— Вместо аспирина? Благодарю. — Выдернула стакан из-под пальцев Анатоля, глотнула и, разинув рот, попыталась выдохнуть или вдохнуть — мне как будто дракон в пищевод плюнул.
В стакане оказалось то самое коварное зелье, которым гадкий Толик напоил меня на пикнике. Похоже, утром мне питье все же чем-то разбавили, а теперь я хватанула чистый продукт и, судя по ощущениям, меня вот сейчас прямо…
«И-и-и-и-и уносит меня, и уносит меня, в звенящую светлую да-а-а-аль! — завыло в голове, и не факт, что я не подпевала, уж больно громко получалось.
Ошеломленный эффектом «аспирина» канцлер попытался изловить меня за ленты, но я не далась, лосем ломанувшись к окну и рывком распахнула тяжелые створки. Шторы вздулись алыми парусами, неуправляемым снарядом рухнул вниз горшок с какой-то геранью…
— Красота-то какая, лепота! — завопила я во мрак, усеянный звездами, тучами и зловещей красноватой луной. Луна обиделась на сомнительный комплимент и спряталась за тучи. В лицо брызнуло дождем, но капли приятно холодили пылающие щеки. От земли, вяло шевеля белесыми отростками, поднимался туман, захотелось поорать еще что-нибудь.
— Лоша-а-адка-а-а!
Мне попытались закрыть рот и, обхватив поперек туловища оттащить от окна, но я, как голодный термит, вцепилась в оконную раму и оттаскиваться не соглашалась. Канцлер шипел рассерженным гусем и не сдавался. Выдохнула и повисла тряпочкой — Анатоль ослабил бдительность. Я подскочила, развернулась, оказавшись к мужчине лицом, и загадочно поинтересовалась.
— А вот скажите, принц, отчего в Казскии снега нет? У меня там, зима, сугробы, елка на носу, а тут — цветочки с лужайками и эти, как их пасторали. Вы бы па-а-астарались, что ли изобразить по-о-одостовернее, а то фу какое-то, а не сказка.

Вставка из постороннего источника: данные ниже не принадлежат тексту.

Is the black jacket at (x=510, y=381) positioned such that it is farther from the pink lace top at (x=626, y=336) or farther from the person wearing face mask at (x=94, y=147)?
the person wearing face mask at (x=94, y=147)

Коротенькие слова выскакивали быстро, а длинные приходилось выговаривать едва ли не по слогам, и мне это даже нравилось, потому что было похоже, будто я пою. А не спеть ли?
— А не спеть ли мне песню, а-а-а-а, — снова затянула я, высунувшись в окошко, но коварный Анатоль все же умудрился меня скогтить, развернул к себе, обжег глазами почище «аспирина» и впился в мой приоткрытый рот своим.
Я вяло трепыхнулась и сдалась. По телу прошлась горячая волна, отдаваясь тяжестью в низу живота. Я запустила обе руки в шевелюру мужчины и прижалась теснее к гладкой теплой коже. Анатоль рыкнул, прикусил меня за губу, а потом провел кончиком языка по небу, я вздрогнула. Ноги ослабели, но меня уже подхватили на руки и, не прекращая целовать, понесли на кровать.
Разом погасли все свечи, шелестя, полетело прочь покрывало, сама собой распуталась шнуровка на платье, а спустя минуту я осталась в тонкой прозрачной тунике и этих жутких труселях с рюшами, которых я дико стеснялась. Анатоль прошелся губами по шее, прижал зубами мочку уха, ловко зафиксировал одной рукой обе мои за спиной, второй потянул одеяло и… с опытом матерого санитара завернул меня в рулетик так, что не двинешься.